The deal, valued at $3.325bn and first announced in January, is expected to position Kohler Energy's leverage in the mid-4x area, with interest coverage in the mid-2x area and an EBITDA margin of around 10% in 2024.
Kohler Energy, though boasting diversified revenue streams, faces competition from larger players in the market. These competitors typically enjoy higher profit margins and a larger market share.
To counter this, Kohler Energy is actively investing in operational improvements to enhance its competitive edge.
The Competition Commission's approval is subject to specific conditions designed to ensure a fair and competitive market. These conditions include:
Protection of jobs: The merging parties have committed to safeguarding jobs in South Africa, ensuring no retrenchments occur as a direct result of the merger.

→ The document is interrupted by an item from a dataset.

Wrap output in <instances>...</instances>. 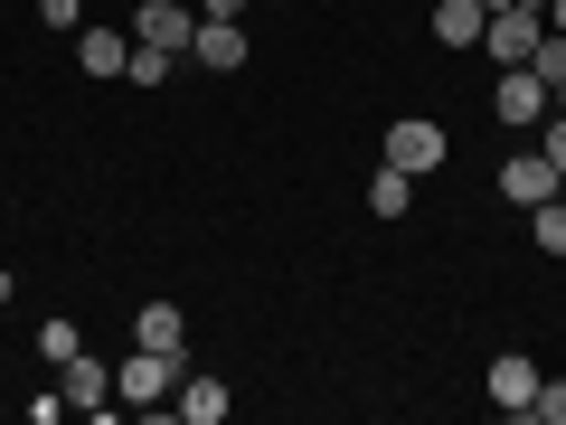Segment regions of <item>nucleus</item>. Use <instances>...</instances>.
Wrapping results in <instances>:
<instances>
[{"instance_id": "f257e3e1", "label": "nucleus", "mask_w": 566, "mask_h": 425, "mask_svg": "<svg viewBox=\"0 0 566 425\" xmlns=\"http://www.w3.org/2000/svg\"><path fill=\"white\" fill-rule=\"evenodd\" d=\"M189 379V350H123V360H114V397H133V416H142V406H170V387H180Z\"/></svg>"}, {"instance_id": "f03ea898", "label": "nucleus", "mask_w": 566, "mask_h": 425, "mask_svg": "<svg viewBox=\"0 0 566 425\" xmlns=\"http://www.w3.org/2000/svg\"><path fill=\"white\" fill-rule=\"evenodd\" d=\"M491 114H501L510 133H538V123L557 114V95H547L538 66H501V85H491Z\"/></svg>"}, {"instance_id": "7ed1b4c3", "label": "nucleus", "mask_w": 566, "mask_h": 425, "mask_svg": "<svg viewBox=\"0 0 566 425\" xmlns=\"http://www.w3.org/2000/svg\"><path fill=\"white\" fill-rule=\"evenodd\" d=\"M444 152H453V133L434 114H397L387 123V162H397L406 180H416V170H444Z\"/></svg>"}, {"instance_id": "20e7f679", "label": "nucleus", "mask_w": 566, "mask_h": 425, "mask_svg": "<svg viewBox=\"0 0 566 425\" xmlns=\"http://www.w3.org/2000/svg\"><path fill=\"white\" fill-rule=\"evenodd\" d=\"M133 39H142V48H170V58H189L199 10H189V0H142V10H133Z\"/></svg>"}, {"instance_id": "39448f33", "label": "nucleus", "mask_w": 566, "mask_h": 425, "mask_svg": "<svg viewBox=\"0 0 566 425\" xmlns=\"http://www.w3.org/2000/svg\"><path fill=\"white\" fill-rule=\"evenodd\" d=\"M57 397H66V406H85V416H114V360L76 350V360L57 369Z\"/></svg>"}, {"instance_id": "423d86ee", "label": "nucleus", "mask_w": 566, "mask_h": 425, "mask_svg": "<svg viewBox=\"0 0 566 425\" xmlns=\"http://www.w3.org/2000/svg\"><path fill=\"white\" fill-rule=\"evenodd\" d=\"M245 58H255L245 20H199V39H189V66H208V76H237Z\"/></svg>"}, {"instance_id": "0eeeda50", "label": "nucleus", "mask_w": 566, "mask_h": 425, "mask_svg": "<svg viewBox=\"0 0 566 425\" xmlns=\"http://www.w3.org/2000/svg\"><path fill=\"white\" fill-rule=\"evenodd\" d=\"M538 379H547V369L528 360V350H501L482 387H491V406H501V416H528V397H538Z\"/></svg>"}, {"instance_id": "6e6552de", "label": "nucleus", "mask_w": 566, "mask_h": 425, "mask_svg": "<svg viewBox=\"0 0 566 425\" xmlns=\"http://www.w3.org/2000/svg\"><path fill=\"white\" fill-rule=\"evenodd\" d=\"M501 199H510V208L557 199V162H547V152H510V162H501Z\"/></svg>"}, {"instance_id": "1a4fd4ad", "label": "nucleus", "mask_w": 566, "mask_h": 425, "mask_svg": "<svg viewBox=\"0 0 566 425\" xmlns=\"http://www.w3.org/2000/svg\"><path fill=\"white\" fill-rule=\"evenodd\" d=\"M76 66H85L95 85H114L123 66H133V39H123V29H104V20H85V29H76Z\"/></svg>"}, {"instance_id": "9d476101", "label": "nucleus", "mask_w": 566, "mask_h": 425, "mask_svg": "<svg viewBox=\"0 0 566 425\" xmlns=\"http://www.w3.org/2000/svg\"><path fill=\"white\" fill-rule=\"evenodd\" d=\"M227 406H237V397H227V387H218V379H199V369H189V379H180V387H170V416H189V425H218V416H227Z\"/></svg>"}, {"instance_id": "9b49d317", "label": "nucleus", "mask_w": 566, "mask_h": 425, "mask_svg": "<svg viewBox=\"0 0 566 425\" xmlns=\"http://www.w3.org/2000/svg\"><path fill=\"white\" fill-rule=\"evenodd\" d=\"M133 341L142 350H189V312L180 303H142L133 312Z\"/></svg>"}, {"instance_id": "f8f14e48", "label": "nucleus", "mask_w": 566, "mask_h": 425, "mask_svg": "<svg viewBox=\"0 0 566 425\" xmlns=\"http://www.w3.org/2000/svg\"><path fill=\"white\" fill-rule=\"evenodd\" d=\"M482 20H491L482 0H434V39L444 48H482Z\"/></svg>"}, {"instance_id": "ddd939ff", "label": "nucleus", "mask_w": 566, "mask_h": 425, "mask_svg": "<svg viewBox=\"0 0 566 425\" xmlns=\"http://www.w3.org/2000/svg\"><path fill=\"white\" fill-rule=\"evenodd\" d=\"M406 208H416V180H406V170L387 162L378 180H368V218H406Z\"/></svg>"}, {"instance_id": "4468645a", "label": "nucleus", "mask_w": 566, "mask_h": 425, "mask_svg": "<svg viewBox=\"0 0 566 425\" xmlns=\"http://www.w3.org/2000/svg\"><path fill=\"white\" fill-rule=\"evenodd\" d=\"M528 246H538V256H566V199H538V208H528Z\"/></svg>"}, {"instance_id": "2eb2a0df", "label": "nucleus", "mask_w": 566, "mask_h": 425, "mask_svg": "<svg viewBox=\"0 0 566 425\" xmlns=\"http://www.w3.org/2000/svg\"><path fill=\"white\" fill-rule=\"evenodd\" d=\"M123 76H133L142 95H151V85H170V48H142V39H133V66H123Z\"/></svg>"}, {"instance_id": "dca6fc26", "label": "nucleus", "mask_w": 566, "mask_h": 425, "mask_svg": "<svg viewBox=\"0 0 566 425\" xmlns=\"http://www.w3.org/2000/svg\"><path fill=\"white\" fill-rule=\"evenodd\" d=\"M528 66H538V76H547V95H557V85H566V29H547V39L528 48Z\"/></svg>"}, {"instance_id": "f3484780", "label": "nucleus", "mask_w": 566, "mask_h": 425, "mask_svg": "<svg viewBox=\"0 0 566 425\" xmlns=\"http://www.w3.org/2000/svg\"><path fill=\"white\" fill-rule=\"evenodd\" d=\"M39 350H48V360L66 369V360H76V350H85V331H76V322H39Z\"/></svg>"}, {"instance_id": "a211bd4d", "label": "nucleus", "mask_w": 566, "mask_h": 425, "mask_svg": "<svg viewBox=\"0 0 566 425\" xmlns=\"http://www.w3.org/2000/svg\"><path fill=\"white\" fill-rule=\"evenodd\" d=\"M528 416H538V425H566V379H538V397H528Z\"/></svg>"}, {"instance_id": "6ab92c4d", "label": "nucleus", "mask_w": 566, "mask_h": 425, "mask_svg": "<svg viewBox=\"0 0 566 425\" xmlns=\"http://www.w3.org/2000/svg\"><path fill=\"white\" fill-rule=\"evenodd\" d=\"M538 152L557 162V180H566V114H547V123H538Z\"/></svg>"}, {"instance_id": "aec40b11", "label": "nucleus", "mask_w": 566, "mask_h": 425, "mask_svg": "<svg viewBox=\"0 0 566 425\" xmlns=\"http://www.w3.org/2000/svg\"><path fill=\"white\" fill-rule=\"evenodd\" d=\"M39 20L48 29H85V0H39Z\"/></svg>"}, {"instance_id": "412c9836", "label": "nucleus", "mask_w": 566, "mask_h": 425, "mask_svg": "<svg viewBox=\"0 0 566 425\" xmlns=\"http://www.w3.org/2000/svg\"><path fill=\"white\" fill-rule=\"evenodd\" d=\"M199 20H245V0H199Z\"/></svg>"}, {"instance_id": "4be33fe9", "label": "nucleus", "mask_w": 566, "mask_h": 425, "mask_svg": "<svg viewBox=\"0 0 566 425\" xmlns=\"http://www.w3.org/2000/svg\"><path fill=\"white\" fill-rule=\"evenodd\" d=\"M547 29H566V0H547Z\"/></svg>"}, {"instance_id": "5701e85b", "label": "nucleus", "mask_w": 566, "mask_h": 425, "mask_svg": "<svg viewBox=\"0 0 566 425\" xmlns=\"http://www.w3.org/2000/svg\"><path fill=\"white\" fill-rule=\"evenodd\" d=\"M557 114H566V85H557Z\"/></svg>"}, {"instance_id": "b1692460", "label": "nucleus", "mask_w": 566, "mask_h": 425, "mask_svg": "<svg viewBox=\"0 0 566 425\" xmlns=\"http://www.w3.org/2000/svg\"><path fill=\"white\" fill-rule=\"evenodd\" d=\"M557 199H566V180H557Z\"/></svg>"}]
</instances>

Investment and procurement: Clarke Energy South Africa, the South African arm of Kohler has pledged to make capital expenditure commitments and source goods and services from companies owned or controlled by Historically Disadvantaged Persons (HDPs).
Platinum Equity, the parent company of Discovery Energy Holdings, is a United States-based investment firm specialising in mergers, acquisitions, and the operational management of businesses across various sectors. The Platinum Equity Group has a strong presence in South Africa, controlling several firms.
The Competition Commission's approval underscores its commitment to fostering a competitive market environment in South Africa. The imposed conditions aim to protect jobs and promote economic inclusion through procurement from HDP-owned businesses.